WRITTEN REQUEST — Rewrite all the entries below, swapping "camera" for "viewer" at every occurrence and keeping everything else the same.

PROVIDED RECORDS —
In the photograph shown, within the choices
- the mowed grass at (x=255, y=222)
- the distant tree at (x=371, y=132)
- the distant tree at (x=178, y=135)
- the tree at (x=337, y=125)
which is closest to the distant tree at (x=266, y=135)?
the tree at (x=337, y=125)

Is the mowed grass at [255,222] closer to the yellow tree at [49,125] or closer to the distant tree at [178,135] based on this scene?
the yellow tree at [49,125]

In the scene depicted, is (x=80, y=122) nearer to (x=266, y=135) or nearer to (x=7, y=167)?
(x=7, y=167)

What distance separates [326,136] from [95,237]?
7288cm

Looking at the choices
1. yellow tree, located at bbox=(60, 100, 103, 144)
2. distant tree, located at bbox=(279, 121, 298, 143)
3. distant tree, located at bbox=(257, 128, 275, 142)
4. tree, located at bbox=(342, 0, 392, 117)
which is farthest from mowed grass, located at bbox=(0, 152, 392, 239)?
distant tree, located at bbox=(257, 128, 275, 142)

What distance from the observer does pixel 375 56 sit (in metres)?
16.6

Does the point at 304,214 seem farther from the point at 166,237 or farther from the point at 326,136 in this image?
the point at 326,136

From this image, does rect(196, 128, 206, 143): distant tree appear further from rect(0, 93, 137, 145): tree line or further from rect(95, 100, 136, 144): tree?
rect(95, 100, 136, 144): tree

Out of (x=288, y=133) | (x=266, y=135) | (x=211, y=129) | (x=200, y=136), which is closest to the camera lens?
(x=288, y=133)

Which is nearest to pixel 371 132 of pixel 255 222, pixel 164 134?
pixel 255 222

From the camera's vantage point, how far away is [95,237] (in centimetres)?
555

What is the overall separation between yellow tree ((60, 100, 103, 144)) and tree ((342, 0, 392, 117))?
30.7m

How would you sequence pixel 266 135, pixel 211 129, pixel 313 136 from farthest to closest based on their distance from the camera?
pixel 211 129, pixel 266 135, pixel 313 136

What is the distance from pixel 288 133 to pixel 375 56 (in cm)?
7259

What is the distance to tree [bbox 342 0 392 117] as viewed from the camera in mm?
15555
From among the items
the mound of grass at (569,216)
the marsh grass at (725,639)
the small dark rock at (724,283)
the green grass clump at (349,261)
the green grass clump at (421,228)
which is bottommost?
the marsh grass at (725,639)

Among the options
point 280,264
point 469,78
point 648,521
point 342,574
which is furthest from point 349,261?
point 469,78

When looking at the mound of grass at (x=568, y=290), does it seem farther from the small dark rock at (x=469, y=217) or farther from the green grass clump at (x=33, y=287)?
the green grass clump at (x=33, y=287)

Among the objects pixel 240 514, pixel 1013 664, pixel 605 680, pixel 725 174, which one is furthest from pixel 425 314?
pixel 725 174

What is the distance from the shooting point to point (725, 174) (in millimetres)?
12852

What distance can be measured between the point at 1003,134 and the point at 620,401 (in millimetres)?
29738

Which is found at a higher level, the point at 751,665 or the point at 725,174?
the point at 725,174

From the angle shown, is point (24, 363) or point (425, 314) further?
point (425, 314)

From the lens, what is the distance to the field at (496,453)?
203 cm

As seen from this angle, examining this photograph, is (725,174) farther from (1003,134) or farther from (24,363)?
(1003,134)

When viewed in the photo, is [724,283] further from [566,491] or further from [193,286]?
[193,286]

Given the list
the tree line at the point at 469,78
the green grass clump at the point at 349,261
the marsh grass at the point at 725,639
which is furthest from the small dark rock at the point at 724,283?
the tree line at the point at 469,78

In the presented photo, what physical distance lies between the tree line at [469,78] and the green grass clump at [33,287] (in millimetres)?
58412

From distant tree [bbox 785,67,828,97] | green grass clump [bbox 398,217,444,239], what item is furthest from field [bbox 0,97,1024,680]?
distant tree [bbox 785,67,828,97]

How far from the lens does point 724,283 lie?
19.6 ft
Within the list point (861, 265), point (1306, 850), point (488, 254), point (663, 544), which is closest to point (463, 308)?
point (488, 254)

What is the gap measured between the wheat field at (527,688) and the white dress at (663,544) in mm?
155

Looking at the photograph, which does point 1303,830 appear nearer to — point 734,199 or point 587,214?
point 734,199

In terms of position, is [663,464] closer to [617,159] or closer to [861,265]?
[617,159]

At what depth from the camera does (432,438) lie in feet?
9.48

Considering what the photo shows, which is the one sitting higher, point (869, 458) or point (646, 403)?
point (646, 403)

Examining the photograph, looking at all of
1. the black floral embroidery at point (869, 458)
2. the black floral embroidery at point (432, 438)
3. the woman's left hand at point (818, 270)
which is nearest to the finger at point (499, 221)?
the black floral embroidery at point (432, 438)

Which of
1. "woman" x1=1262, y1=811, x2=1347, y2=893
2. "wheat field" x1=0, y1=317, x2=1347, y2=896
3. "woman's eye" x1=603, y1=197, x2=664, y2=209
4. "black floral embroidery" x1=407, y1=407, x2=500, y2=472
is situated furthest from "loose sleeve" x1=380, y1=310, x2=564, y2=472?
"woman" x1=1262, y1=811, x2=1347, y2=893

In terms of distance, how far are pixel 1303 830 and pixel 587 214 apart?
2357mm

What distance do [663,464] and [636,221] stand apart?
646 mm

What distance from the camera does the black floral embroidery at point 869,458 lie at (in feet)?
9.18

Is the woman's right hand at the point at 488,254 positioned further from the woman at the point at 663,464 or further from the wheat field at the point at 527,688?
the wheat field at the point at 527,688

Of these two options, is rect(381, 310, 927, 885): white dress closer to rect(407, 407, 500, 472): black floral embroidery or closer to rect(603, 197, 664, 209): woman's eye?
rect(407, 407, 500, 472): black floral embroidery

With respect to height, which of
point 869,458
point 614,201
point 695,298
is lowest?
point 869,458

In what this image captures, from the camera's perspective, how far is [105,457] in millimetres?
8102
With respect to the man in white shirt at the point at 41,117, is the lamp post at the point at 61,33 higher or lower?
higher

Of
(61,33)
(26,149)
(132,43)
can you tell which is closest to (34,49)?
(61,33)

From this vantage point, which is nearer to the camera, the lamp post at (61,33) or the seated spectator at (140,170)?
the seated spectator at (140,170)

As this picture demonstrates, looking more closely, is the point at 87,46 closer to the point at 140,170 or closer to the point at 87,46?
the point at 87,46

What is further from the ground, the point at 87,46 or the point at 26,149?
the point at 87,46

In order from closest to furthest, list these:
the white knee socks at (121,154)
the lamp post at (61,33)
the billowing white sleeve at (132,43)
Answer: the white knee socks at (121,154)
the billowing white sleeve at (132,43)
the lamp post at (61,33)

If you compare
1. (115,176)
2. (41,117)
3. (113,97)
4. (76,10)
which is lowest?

OUTPUT OF THE TASK —
In the photograph shown, within the choices
- the mowed grass at (x=255, y=222)
- the distant tree at (x=371, y=132)
- the distant tree at (x=178, y=135)
- the tree at (x=337, y=125)
which is closest to the distant tree at (x=266, y=135)?
the tree at (x=337, y=125)

Is the mowed grass at [255,222] closer to the yellow tree at [49,125] or closer to the distant tree at [178,135] based on this scene?
the yellow tree at [49,125]

In the scene depicted, is (x=80, y=122) nearer to (x=266, y=135) or nearer to (x=7, y=167)?
(x=7, y=167)

What distance separates [326,136] from [95,237]?
7288cm

Looking at the choices
1. yellow tree, located at bbox=(60, 100, 103, 144)
2. distant tree, located at bbox=(279, 121, 298, 143)
3. distant tree, located at bbox=(257, 128, 275, 142)
4. tree, located at bbox=(342, 0, 392, 117)
which is farthest from mowed grass, located at bbox=(0, 152, 392, 239)?
distant tree, located at bbox=(257, 128, 275, 142)

What distance from the observer does pixel 375 56 sit (in metres)?
16.6

Does the point at 304,214 seem farther from the point at 166,237 or farther from the point at 326,136 in this image?
the point at 326,136

From this image, does rect(196, 128, 206, 143): distant tree appear further from rect(0, 93, 137, 145): tree line or further from rect(95, 100, 136, 144): tree?
rect(95, 100, 136, 144): tree

Out of (x=288, y=133) | (x=266, y=135) | (x=211, y=129) | (x=200, y=136), which is closest to the viewer lens?
(x=288, y=133)

Which is nearest to pixel 371 132 of pixel 255 222, pixel 164 134?
pixel 255 222

From the viewer's vantage point, how far away is [95,237] (in centimetres)?
555

What is the overall separation between yellow tree ((60, 100, 103, 144)) and tree ((342, 0, 392, 117))?
30.7m

How would you sequence pixel 266 135, pixel 211 129, pixel 313 136 from farthest to closest based on their distance from the viewer?
pixel 211 129, pixel 266 135, pixel 313 136

What is the distance from pixel 288 133 to pixel 375 56 (in cm)?
7259

What is the distance to tree [bbox 342 0 392 117] as viewed from the viewer in mm?
15555
From among the items
the mound of grass at (569,216)
the marsh grass at (725,639)
the small dark rock at (724,283)
the green grass clump at (349,261)
the green grass clump at (421,228)
which is bottommost?
the marsh grass at (725,639)

Among the options
point 280,264
point 469,78
point 648,521
point 342,574
which is furthest from point 349,261?
point 469,78

When looking at the mound of grass at (x=568, y=290), does it seem farther from the small dark rock at (x=469, y=217) or farther from the green grass clump at (x=33, y=287)?
the green grass clump at (x=33, y=287)

Among the objects pixel 240 514, pixel 1013 664, pixel 605 680, pixel 725 174, which one is furthest from pixel 425 314?
pixel 725 174

What is the distance from the shooting point to point (725, 174) (in millimetres)?
12852

What distance can be measured between the point at 1003,134 and the point at 620,401 (in millimetres)?
29738

Which is found at a higher level, the point at 751,665 or the point at 725,174?
the point at 725,174

From the angle shown, is point (24, 363) or point (425, 314) further?
point (425, 314)

From the lens, what is the distance to the field at (496,453)?
203 cm

As seen from this angle, examining this photograph, is (725,174) farther from (1003,134) or farther from (24,363)?
(1003,134)

When viewed in the photo, is [724,283] further from [566,491] or further from [193,286]?
[193,286]

Given the list
the tree line at the point at 469,78
the green grass clump at the point at 349,261
the marsh grass at the point at 725,639
which is furthest from the small dark rock at the point at 724,283?
the tree line at the point at 469,78

In the presented photo, what physical distance lies between the tree line at [469,78] and the green grass clump at [33,287] (in millimetres)?
58412

From distant tree [bbox 785,67,828,97] | green grass clump [bbox 398,217,444,239], what item is furthest from field [bbox 0,97,1024,680]?
distant tree [bbox 785,67,828,97]

How far from the lens does point 724,283 lie?
19.6 ft
Within the list point (861, 265), point (1306, 850), point (488, 254), point (663, 544), which is closest to point (463, 308)?
point (488, 254)

What is the gap measured between the wheat field at (527,688) and the white dress at (663,544) in mm?
155

Looking at the photograph, which does point 1303,830 appear nearer to — point 734,199 or point 587,214?
point 734,199

In terms of position, is [663,464] closer to [617,159] or closer to [861,265]?
[617,159]

At what depth from the viewer does (432,438) lie in feet?
9.48

Considering what the photo shows, which is the one sitting higher, point (869, 458) or point (646, 403)?
point (646, 403)

Examining the photograph, looking at all of
1. the black floral embroidery at point (869, 458)
2. the black floral embroidery at point (432, 438)
3. the woman's left hand at point (818, 270)
which is nearest to the finger at point (499, 221)?
the black floral embroidery at point (432, 438)

Which of
1. "woman" x1=1262, y1=811, x2=1347, y2=893
2. "wheat field" x1=0, y1=317, x2=1347, y2=896
3. "woman's eye" x1=603, y1=197, x2=664, y2=209
4. "black floral embroidery" x1=407, y1=407, x2=500, y2=472
is situated furthest from "loose sleeve" x1=380, y1=310, x2=564, y2=472?
"woman" x1=1262, y1=811, x2=1347, y2=893

In terms of distance, how far are pixel 1303 830 and pixel 587 214 apart?
2357mm

What distance do [663,464] and [636,221] stand apart?
646 mm

What distance from the viewer does the black floral embroidery at point 869,458 lie at (in feet)?
9.18

Is the woman's right hand at the point at 488,254 positioned further from the woman at the point at 663,464 or further from the wheat field at the point at 527,688?
the wheat field at the point at 527,688

Of these two options, is rect(381, 310, 927, 885): white dress closer to rect(407, 407, 500, 472): black floral embroidery or closer to rect(603, 197, 664, 209): woman's eye?
rect(407, 407, 500, 472): black floral embroidery

With respect to height, which of
point 869,458
point 614,201
point 695,298
is lowest?
point 869,458

In what this image captures, from the viewer's perspective, how far is [105,457] in millimetres?
8102
With respect to the man in white shirt at the point at 41,117, is the lamp post at the point at 61,33 higher or lower?
higher

Of
(61,33)
(26,149)
(132,43)
can you tell which is closest to (34,49)?
(61,33)

From this vantage point, which is nearer to the viewer, the lamp post at (61,33) or the seated spectator at (140,170)?
the seated spectator at (140,170)

As this picture demonstrates, looking more closely, is the point at 87,46 closer to the point at 140,170 or closer to the point at 87,46?
the point at 87,46

What is further from the ground, the point at 87,46 or the point at 26,149?
the point at 87,46

In order from closest to furthest, list these:
the white knee socks at (121,154)
the lamp post at (61,33)
the billowing white sleeve at (132,43)
Answer: the white knee socks at (121,154)
the billowing white sleeve at (132,43)
the lamp post at (61,33)

If you compare
1. (115,176)
2. (41,117)
3. (113,97)
4. (76,10)
which is lowest?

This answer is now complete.